Consigne:
Répondez, s'il vous plaît, à ces questions sur la lettre au procureur.
(a) Quel est le nom du prédécesseur du procureur ?
(b) De quel juge l'auteur dit-il vouloir « marcher délicatement sur la langue » ?
(c) De quel pouvoir le procureur a-t-il été doté, selon la lettre ?

Texte fourni:
====
Monsieur le Procureur,

Croyez-le! Face à ce tableau non reluisant qui décrit en grande partie cette dite « justice des vainqueurs » du Sénégal si réfractaire aux réformes majeures tant voulues et espérées, permettez… Permettez, monsieur le procureur de la République…

Vous voilà installé récemment et flagorné si naïvement par votre pitoyable prédécesseur Serigne Bassirou Gueye. Permettez-moi donc en guise de rappel de « marcher délicatement sur la langue» du courageux et dévoué juge Baudot pour vous haranguer à mon tour, afin de corriger quelques-unes des choses qui vous ont été dites ou faites et de vous en faire entendre ou comprendre d’autres.

Monsieur le Procureur,

En entrant dans la magistrature, vous étiez devenu un fonctionnaire d’un rang modeste. Gardez-vous de vous griser de l’honneur, feint ou réel, qu’on vous témoigne. Ne vous haussez pas du col. Ne vous gargarisez pas des mots de « troisième pouvoir », de « de procureur du peuple sénégalais », de « gardien des libertés publiques », etc. Dans ce Sénégal crépusculaire assombri par les nuages de scandales si retentissants et jusqu’ici impunis, on vous a doté d’un pouvoir médiocre : celui de mettre en prison. On ne vous le donne que parce qu’il est un pouvoir généralement inoffensif. Quand vous infligerez cinq ans ou dix ans de prison au citoyen sénégalais, voleur de bicyclette ou de poulet, vous ne dérangerez personne. Évitez donc d’abuser de ce pouvoir!
====
Informations fournies:
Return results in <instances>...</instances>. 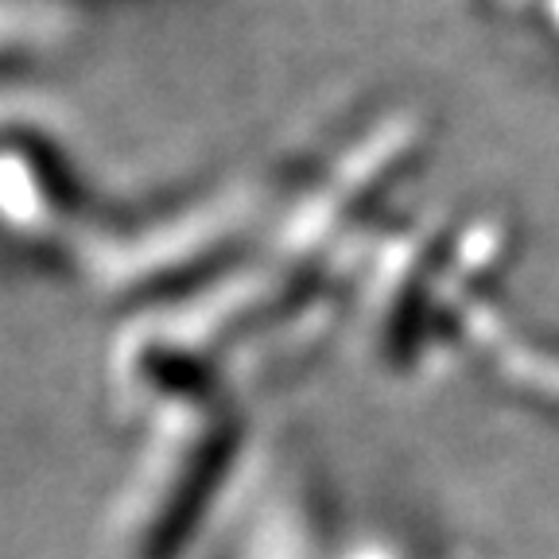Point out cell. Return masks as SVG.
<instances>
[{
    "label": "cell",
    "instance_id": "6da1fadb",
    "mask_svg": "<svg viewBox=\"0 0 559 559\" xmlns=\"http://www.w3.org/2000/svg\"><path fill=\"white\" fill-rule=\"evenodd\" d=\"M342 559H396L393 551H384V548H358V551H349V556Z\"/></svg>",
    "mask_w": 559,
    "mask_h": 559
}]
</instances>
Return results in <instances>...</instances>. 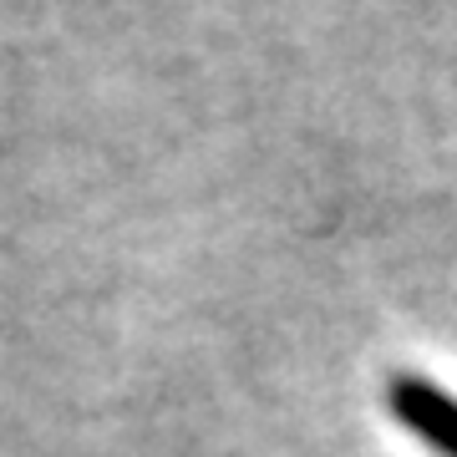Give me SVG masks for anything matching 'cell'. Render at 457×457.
====
Réponse:
(a) Serigne Bassirou Gueye.
(b) Du juge Baudot.
(c) Du pouvoir de mettre en prison.